My use case: iOS Calendar sometimes gets confused if someone cancels or moves an Exchange meeting you've just accepted - frequent popups would recur saying it can't accept it. The only way I've found of fixing that is to disconnect the phone from the Exchange Calendar service (doable via a simple toggle switch, once you find it) then reconnecting it.

But where in Settings to do that? A search for "Outlook" or even "Exchange" comes up with nothing, even though "Exchange" is one of the panels under "Accounts & Password". So what if I look up Calendar? I get this result:
I don't think any of those are what I'm looking for. Using the magic word "Accounts" gets you there, sort of, but even then it's a redundant mess.

Another issue with the Calendar is that it's way too easy to put something on the wrong day - I've seen many people make the same mistake I do all the dang time. Why?

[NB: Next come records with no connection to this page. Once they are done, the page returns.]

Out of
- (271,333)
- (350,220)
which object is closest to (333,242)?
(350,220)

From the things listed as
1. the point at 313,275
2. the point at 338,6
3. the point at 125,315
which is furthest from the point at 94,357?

If you're using the list view (far and away the best way of seeing a week if you have a schedule that isn't jampacked) and hit "+" to add a new event, it's a bit hit or miss what day the dialog will default too - the day that's pressed up against the top of the scrolling view, and quite possibly not the one you're actually looking at. But once the dialog opens, the "Starts" field just lists the date, not the day of the week.

When you edit the field, the tumbler has the day of the week listed, but as you can see here above the tumbler (they highlight it in red) they didn't think it was important enough to put in the form field itself:

Having the day of the week listed in the field would be much more useful than the year. Because the day of the week isn't listed, many people quickly adding an event might assume the day they were focused on in the list view is where the event landed, and forget to check.

Four years ago I complained about the weird "statefulness" of the iOS Calendar views. I've internalized that so it's no longer a problem, but still - not having the day of the week always visible is just plain bad UX.